### EXTRAIT DU TEXTE
■ ■ ■

2 - Les exclusions liées à l’ethnie se retrouvent au niveau des élections locales ou législatives. Elles ne sont pas le plus souvent codifiées, mais on les retrouve au sein des état-majors des partis politiques lors de la confection des listes de candidatures, et dans les discours des hommes politiques lors des campagnes électorales : « Untel est de telle ethnie, il ne faut pas le mettre sur notre liste » ; « S’il veut être maire ou député, qu’il aille chez lui, c’est sa mère qui est de chez nous ! » etc, entend-on dans les état-majors des partis politiques et lors des meetings des candidats.

3 - Les exclusions liées à la nationalité sont souvent basées sur des préjugés liés à l’ethnie, au patronyme ou à l’histoire du candidat gênant. Elles se pratiquent lors des élections présidentielles qui sont des élections d’envergure nationale. Ainsi, on élabore des lois d’exclusion exigeant d’être né de telle nationalité, de père et de mère eux-mêmes nés de la même nationalité, d’être de telle autre nationalité d’origine, de ne s’être jamais prévalu d’une autre nationalité, etc, comme si nos Etats conférant ces nationalités étaient des Etats millénaires. Les exemples d’exclusions les plus flagrantes ont eu lieu d’abord en Zambie où Kenet Kaunda, le père de l’indépendance de son pays, ayant dirigé ce pays pendant (20) vingt ans, a été traité de Malawite par le camp de Frédéric Tshiluba pour parvenir au pouvoir. Il y a l’exemple du Niger avec la tentative d’exclusion du président Mamadou Tandja que l’on a traité de Mauritanien et, plus près de nous, la Côte d’ Ivoire qui n’est pas encore sortie de ses turbulences avec le cas Ouattara..

4 - Les exclusions basées sur le lieu de résidence se pratiquent au niveau de toutes les élections. Les conditions de résidence souvent édictées pour exclure les candidats indésirables sont impossibles à remplir par les intéressés à cause de l’insécurité qu’on y a créée contre eux, et des activités professionnelles qu’ils mènent en dehors de la circonscription électorale. Si Gilchrist Olympio pouvait vivre au Togo sans être trucidé par ceux qu’on connaît, il remplierait les conditions d’éligibilité pour être candidat à l’élection présidentielle du 24 avril 2005. On ne peut pas non plus être fonctionnaire international et remplir de telles conditions de 12 ou de 24 mois d’affilée de résidence que l’on édicte çà et là pour être candidat.

■ ■ ■

Lignes d'un jeu de données
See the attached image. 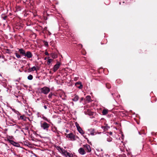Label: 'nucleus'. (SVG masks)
Segmentation results:
<instances>
[{"mask_svg": "<svg viewBox=\"0 0 157 157\" xmlns=\"http://www.w3.org/2000/svg\"><path fill=\"white\" fill-rule=\"evenodd\" d=\"M40 126L41 128L44 130L47 131L50 126V125L46 122H44L42 123H41Z\"/></svg>", "mask_w": 157, "mask_h": 157, "instance_id": "f257e3e1", "label": "nucleus"}, {"mask_svg": "<svg viewBox=\"0 0 157 157\" xmlns=\"http://www.w3.org/2000/svg\"><path fill=\"white\" fill-rule=\"evenodd\" d=\"M40 90L42 93L44 94H48L50 91V89L48 87L44 86L40 89Z\"/></svg>", "mask_w": 157, "mask_h": 157, "instance_id": "f03ea898", "label": "nucleus"}, {"mask_svg": "<svg viewBox=\"0 0 157 157\" xmlns=\"http://www.w3.org/2000/svg\"><path fill=\"white\" fill-rule=\"evenodd\" d=\"M66 136L71 140H76L75 135L72 133L66 134Z\"/></svg>", "mask_w": 157, "mask_h": 157, "instance_id": "7ed1b4c3", "label": "nucleus"}, {"mask_svg": "<svg viewBox=\"0 0 157 157\" xmlns=\"http://www.w3.org/2000/svg\"><path fill=\"white\" fill-rule=\"evenodd\" d=\"M88 132L91 135H94L97 134H99L101 132H96L95 131L94 129L93 128H90L88 130Z\"/></svg>", "mask_w": 157, "mask_h": 157, "instance_id": "20e7f679", "label": "nucleus"}, {"mask_svg": "<svg viewBox=\"0 0 157 157\" xmlns=\"http://www.w3.org/2000/svg\"><path fill=\"white\" fill-rule=\"evenodd\" d=\"M60 65V64L59 63H57L52 68L53 71L54 72H56L59 68Z\"/></svg>", "mask_w": 157, "mask_h": 157, "instance_id": "39448f33", "label": "nucleus"}, {"mask_svg": "<svg viewBox=\"0 0 157 157\" xmlns=\"http://www.w3.org/2000/svg\"><path fill=\"white\" fill-rule=\"evenodd\" d=\"M78 153L81 155H84L86 154V151L82 147L80 148L78 150Z\"/></svg>", "mask_w": 157, "mask_h": 157, "instance_id": "423d86ee", "label": "nucleus"}, {"mask_svg": "<svg viewBox=\"0 0 157 157\" xmlns=\"http://www.w3.org/2000/svg\"><path fill=\"white\" fill-rule=\"evenodd\" d=\"M25 56H26L28 58H30L32 57L33 54L30 52L28 51L25 54Z\"/></svg>", "mask_w": 157, "mask_h": 157, "instance_id": "0eeeda50", "label": "nucleus"}, {"mask_svg": "<svg viewBox=\"0 0 157 157\" xmlns=\"http://www.w3.org/2000/svg\"><path fill=\"white\" fill-rule=\"evenodd\" d=\"M83 146L86 149L88 152H90L91 151V149L89 145L86 144L83 145Z\"/></svg>", "mask_w": 157, "mask_h": 157, "instance_id": "6e6552de", "label": "nucleus"}, {"mask_svg": "<svg viewBox=\"0 0 157 157\" xmlns=\"http://www.w3.org/2000/svg\"><path fill=\"white\" fill-rule=\"evenodd\" d=\"M60 151L62 154H63L65 156H67L66 154L67 152V151L66 150L62 148H60Z\"/></svg>", "mask_w": 157, "mask_h": 157, "instance_id": "1a4fd4ad", "label": "nucleus"}, {"mask_svg": "<svg viewBox=\"0 0 157 157\" xmlns=\"http://www.w3.org/2000/svg\"><path fill=\"white\" fill-rule=\"evenodd\" d=\"M19 51L21 54L23 55H24L25 56V50H24L23 49H22V48L19 49Z\"/></svg>", "mask_w": 157, "mask_h": 157, "instance_id": "9d476101", "label": "nucleus"}, {"mask_svg": "<svg viewBox=\"0 0 157 157\" xmlns=\"http://www.w3.org/2000/svg\"><path fill=\"white\" fill-rule=\"evenodd\" d=\"M10 142V143L12 144H13V145H14V146H16V147H18L19 146V144H18L16 143L15 142L11 140Z\"/></svg>", "mask_w": 157, "mask_h": 157, "instance_id": "9b49d317", "label": "nucleus"}, {"mask_svg": "<svg viewBox=\"0 0 157 157\" xmlns=\"http://www.w3.org/2000/svg\"><path fill=\"white\" fill-rule=\"evenodd\" d=\"M78 132L82 134H83L84 133L82 129L80 127H78V128H77Z\"/></svg>", "mask_w": 157, "mask_h": 157, "instance_id": "f8f14e48", "label": "nucleus"}, {"mask_svg": "<svg viewBox=\"0 0 157 157\" xmlns=\"http://www.w3.org/2000/svg\"><path fill=\"white\" fill-rule=\"evenodd\" d=\"M101 128L103 129L104 131H105L107 130L109 128V127L107 125H106L105 126H102Z\"/></svg>", "mask_w": 157, "mask_h": 157, "instance_id": "ddd939ff", "label": "nucleus"}, {"mask_svg": "<svg viewBox=\"0 0 157 157\" xmlns=\"http://www.w3.org/2000/svg\"><path fill=\"white\" fill-rule=\"evenodd\" d=\"M79 97H78L76 95H75V97L72 99V100L73 101H77L78 100Z\"/></svg>", "mask_w": 157, "mask_h": 157, "instance_id": "4468645a", "label": "nucleus"}, {"mask_svg": "<svg viewBox=\"0 0 157 157\" xmlns=\"http://www.w3.org/2000/svg\"><path fill=\"white\" fill-rule=\"evenodd\" d=\"M86 100L88 102H90L91 101V97L90 96H87L86 97Z\"/></svg>", "mask_w": 157, "mask_h": 157, "instance_id": "2eb2a0df", "label": "nucleus"}, {"mask_svg": "<svg viewBox=\"0 0 157 157\" xmlns=\"http://www.w3.org/2000/svg\"><path fill=\"white\" fill-rule=\"evenodd\" d=\"M51 56L52 57L53 59L56 58L57 57V55L55 53H51Z\"/></svg>", "mask_w": 157, "mask_h": 157, "instance_id": "dca6fc26", "label": "nucleus"}, {"mask_svg": "<svg viewBox=\"0 0 157 157\" xmlns=\"http://www.w3.org/2000/svg\"><path fill=\"white\" fill-rule=\"evenodd\" d=\"M108 113V111L106 109H104L102 112V113L103 115H105L106 114Z\"/></svg>", "mask_w": 157, "mask_h": 157, "instance_id": "f3484780", "label": "nucleus"}, {"mask_svg": "<svg viewBox=\"0 0 157 157\" xmlns=\"http://www.w3.org/2000/svg\"><path fill=\"white\" fill-rule=\"evenodd\" d=\"M66 155H67V156H68L69 157H73V155L72 153H69L67 152V153Z\"/></svg>", "mask_w": 157, "mask_h": 157, "instance_id": "a211bd4d", "label": "nucleus"}, {"mask_svg": "<svg viewBox=\"0 0 157 157\" xmlns=\"http://www.w3.org/2000/svg\"><path fill=\"white\" fill-rule=\"evenodd\" d=\"M27 78L28 79H29V80H32L33 78V76L32 75H29L28 76Z\"/></svg>", "mask_w": 157, "mask_h": 157, "instance_id": "6ab92c4d", "label": "nucleus"}, {"mask_svg": "<svg viewBox=\"0 0 157 157\" xmlns=\"http://www.w3.org/2000/svg\"><path fill=\"white\" fill-rule=\"evenodd\" d=\"M32 69V71H36L37 72V69L36 67L34 66L33 67H31Z\"/></svg>", "mask_w": 157, "mask_h": 157, "instance_id": "aec40b11", "label": "nucleus"}, {"mask_svg": "<svg viewBox=\"0 0 157 157\" xmlns=\"http://www.w3.org/2000/svg\"><path fill=\"white\" fill-rule=\"evenodd\" d=\"M53 59H48L47 61V63L49 65L52 61Z\"/></svg>", "mask_w": 157, "mask_h": 157, "instance_id": "412c9836", "label": "nucleus"}, {"mask_svg": "<svg viewBox=\"0 0 157 157\" xmlns=\"http://www.w3.org/2000/svg\"><path fill=\"white\" fill-rule=\"evenodd\" d=\"M112 138L110 137H108L107 139V140L108 142H110L112 141Z\"/></svg>", "mask_w": 157, "mask_h": 157, "instance_id": "4be33fe9", "label": "nucleus"}, {"mask_svg": "<svg viewBox=\"0 0 157 157\" xmlns=\"http://www.w3.org/2000/svg\"><path fill=\"white\" fill-rule=\"evenodd\" d=\"M15 54L17 58H21L20 55L18 54L17 53H16Z\"/></svg>", "mask_w": 157, "mask_h": 157, "instance_id": "5701e85b", "label": "nucleus"}, {"mask_svg": "<svg viewBox=\"0 0 157 157\" xmlns=\"http://www.w3.org/2000/svg\"><path fill=\"white\" fill-rule=\"evenodd\" d=\"M25 117L24 116H20V118L21 119L25 120Z\"/></svg>", "mask_w": 157, "mask_h": 157, "instance_id": "b1692460", "label": "nucleus"}, {"mask_svg": "<svg viewBox=\"0 0 157 157\" xmlns=\"http://www.w3.org/2000/svg\"><path fill=\"white\" fill-rule=\"evenodd\" d=\"M6 52L7 53H11V50L9 49H7L6 50Z\"/></svg>", "mask_w": 157, "mask_h": 157, "instance_id": "393cba45", "label": "nucleus"}, {"mask_svg": "<svg viewBox=\"0 0 157 157\" xmlns=\"http://www.w3.org/2000/svg\"><path fill=\"white\" fill-rule=\"evenodd\" d=\"M75 125L77 128H78V127H80V126H79L78 124L77 123H75Z\"/></svg>", "mask_w": 157, "mask_h": 157, "instance_id": "a878e982", "label": "nucleus"}, {"mask_svg": "<svg viewBox=\"0 0 157 157\" xmlns=\"http://www.w3.org/2000/svg\"><path fill=\"white\" fill-rule=\"evenodd\" d=\"M28 71L29 72H31L32 71V69L31 67H30L28 69Z\"/></svg>", "mask_w": 157, "mask_h": 157, "instance_id": "bb28decb", "label": "nucleus"}, {"mask_svg": "<svg viewBox=\"0 0 157 157\" xmlns=\"http://www.w3.org/2000/svg\"><path fill=\"white\" fill-rule=\"evenodd\" d=\"M44 44L45 46H48V43L47 42H44Z\"/></svg>", "mask_w": 157, "mask_h": 157, "instance_id": "cd10ccee", "label": "nucleus"}, {"mask_svg": "<svg viewBox=\"0 0 157 157\" xmlns=\"http://www.w3.org/2000/svg\"><path fill=\"white\" fill-rule=\"evenodd\" d=\"M52 93H50V94H49V95H48V97H49V98H51V97H52Z\"/></svg>", "mask_w": 157, "mask_h": 157, "instance_id": "c85d7f7f", "label": "nucleus"}, {"mask_svg": "<svg viewBox=\"0 0 157 157\" xmlns=\"http://www.w3.org/2000/svg\"><path fill=\"white\" fill-rule=\"evenodd\" d=\"M45 54L46 55H49V54L47 52H45Z\"/></svg>", "mask_w": 157, "mask_h": 157, "instance_id": "c756f323", "label": "nucleus"}, {"mask_svg": "<svg viewBox=\"0 0 157 157\" xmlns=\"http://www.w3.org/2000/svg\"><path fill=\"white\" fill-rule=\"evenodd\" d=\"M80 100H80V102H81V101H82L83 100V98H81V99H80Z\"/></svg>", "mask_w": 157, "mask_h": 157, "instance_id": "7c9ffc66", "label": "nucleus"}, {"mask_svg": "<svg viewBox=\"0 0 157 157\" xmlns=\"http://www.w3.org/2000/svg\"><path fill=\"white\" fill-rule=\"evenodd\" d=\"M44 107L45 108V109H47V107L46 105H44Z\"/></svg>", "mask_w": 157, "mask_h": 157, "instance_id": "2f4dec72", "label": "nucleus"}, {"mask_svg": "<svg viewBox=\"0 0 157 157\" xmlns=\"http://www.w3.org/2000/svg\"><path fill=\"white\" fill-rule=\"evenodd\" d=\"M49 57H48V58H47V57H45V58H44V60H46L47 59H49Z\"/></svg>", "mask_w": 157, "mask_h": 157, "instance_id": "473e14b6", "label": "nucleus"}, {"mask_svg": "<svg viewBox=\"0 0 157 157\" xmlns=\"http://www.w3.org/2000/svg\"><path fill=\"white\" fill-rule=\"evenodd\" d=\"M109 133H110V135H112V132H109Z\"/></svg>", "mask_w": 157, "mask_h": 157, "instance_id": "72a5a7b5", "label": "nucleus"}, {"mask_svg": "<svg viewBox=\"0 0 157 157\" xmlns=\"http://www.w3.org/2000/svg\"><path fill=\"white\" fill-rule=\"evenodd\" d=\"M56 157H61V156H59V155H57V156H56Z\"/></svg>", "mask_w": 157, "mask_h": 157, "instance_id": "f704fd0d", "label": "nucleus"}, {"mask_svg": "<svg viewBox=\"0 0 157 157\" xmlns=\"http://www.w3.org/2000/svg\"><path fill=\"white\" fill-rule=\"evenodd\" d=\"M5 61H6V59H5Z\"/></svg>", "mask_w": 157, "mask_h": 157, "instance_id": "c9c22d12", "label": "nucleus"}, {"mask_svg": "<svg viewBox=\"0 0 157 157\" xmlns=\"http://www.w3.org/2000/svg\"><path fill=\"white\" fill-rule=\"evenodd\" d=\"M1 57V56H0V58Z\"/></svg>", "mask_w": 157, "mask_h": 157, "instance_id": "e433bc0d", "label": "nucleus"}]
</instances>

■ ■ ■

### CONSIGNE ÉCRITE 1
Renvoyez le passage de l'extrait sur les exclusions électorales situé entre "4 - Les exclusions" et "pour être candidat.", inclus.
### CONSIGNE ÉCRITE 2
Résumez en deux phrases l'extrait sur les exclusions électorales.
### CONSIGNE ÉCRITE 3
Dressez la liste de toutes les personnes nommées dans l'extrait sur les exclusions électorales.

### RÉPONSE RÉDIGÉE 1
4 - Les exclusions basées sur le lieu de résidence se pratiquent au niveau de toutes les élections. Les conditions de résidence souvent édictées pour exclure les candidats indésirables sont impossibles à remplir par les intéressés à cause de l’insécurité qu’on y a créée contre eux, et des activités professionnelles qu’ils mènent en dehors de la circonscription électorale. Si Gilchrist Olympio pouvait vivre au Togo sans être trucidé par ceux qu’on connaît, il remplierait les conditions d’éligibilité pour être candidat à l’élection présidentielle du 24 avril 2005. On ne peut pas non plus être fonctionnaire international et remplir de telles conditions de 12 ou de 24 mois d’affilée de résidence que l’on édicte çà et là pour être candidat.

### RÉPONSE RÉDIGÉE 2
Les exclusions liées à l'ethnie se pratiquent lors des élections locales ou législatives, au sein des états-majors des partis et dans les discours de campagne, tandis que celles liées à la nationalité, fondées sur des préjugés, passent par des lois d'exclusion lors des élections présidentielles, comme en Zambie, au Niger et en Côte d'Ivoire. Les exclusions basées sur le lieu de résidence concernent toutes les élections et reposent sur des conditions que les candidats visés ne peuvent remplir, à cause de l'insécurité créée contre eux et de leurs activités professionnelles hors de la circonscription.

### RÉPONSE RÉDIGÉE 3
- Kenet Kaunda
- Frédéric Tshiluba
- Mamadou Tandja
- Ouattara
- Gilchrist Olympio